Subject :   [Archport] Enc: Público e Privado : "realizar cultura" - Governo e Estado
From :   Ricardo Gaidão <caioviator@yahoo.com.br>
Date :   Wed, 17 Oct 2012 15:17:18 -0700 (PDT)

Caro Alexandre,

Quando recorro ao termo Estado uso-o, da mesma forma ostensivamente abusiva (e irónica), que aqueles que perfilham a cartilha neo-liberal da Sra. Thatcher.

Estou perfeitamente ciente da diferença entre Governo(s) e Estado, mas considero que é através do primeiro que se efectuam alterações, por vezes muito profundas, no último.

Embora Luís XIV tenha sido o primeiro, segundo creio, a verbalizar "L'état, c'est moi", muitos outros, para nosso mal, continuam ainda a seguir-lhe o exemplo. 

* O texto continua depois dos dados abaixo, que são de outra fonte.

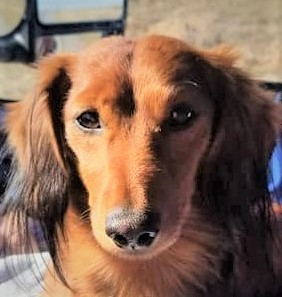 Copper, an adopted Dachshund in Omaha, NE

Quanto ao resto subscrevo inteiramente o que disse.


Citando Alexandre Monteiro:

"Caro Ricardo

Acho que está a olhar para este assunto com alguma miopia.

Vamos lá dissecar isto até ao osso.

Em primeiro lugar, como bem dizia a Thatcher, nas democracias
similares à nossa não há dinheiros público - há dinheiros privados.

Em segundo lugar, há que não confundir Estado com Governo.

O Estado moderno é uma estrutura mental e social que está - umas vezes
mais, outras vezes, menos - em processo de afinação constante desde há
cerca de 400 anos, tendo sido pensada e debatida desde Maquiavel até
Milton Friedman, passando por Thomas More e Marx.
"



----- Mensagem encaminhada -----
De: Alexandre Monteiro <no.arame@gmail.com>
Para: archport <archport@ci.uc.pt>
Enviadas: Quarta-feira, 17 de Outubro de 2012 13:04
Assunto: Re: [Archport] Público e Privado : "realizar cultura"

Caro Ricardo

Acho que está a olhar para este assunto com alguma miopia.

Vamos lá dissecar isto até ao osso.

Em primeiro lugar, como bem dizia a Thatcher, nas democracias
similares à nossa não há dinheiros público - há dinheiros privados.

Em segundo lugar, há que não confundir Estado com Governo.

O Estado moderno é uma estrutura mental e social que está - umas vezes
mais, outras vezes, menos - em processo de afinação constante desde há
cerca de 400 anos, tendo sido pensada e debatida desde Maquiavel até
Milton Friedman, passando por Thomas More e Marx.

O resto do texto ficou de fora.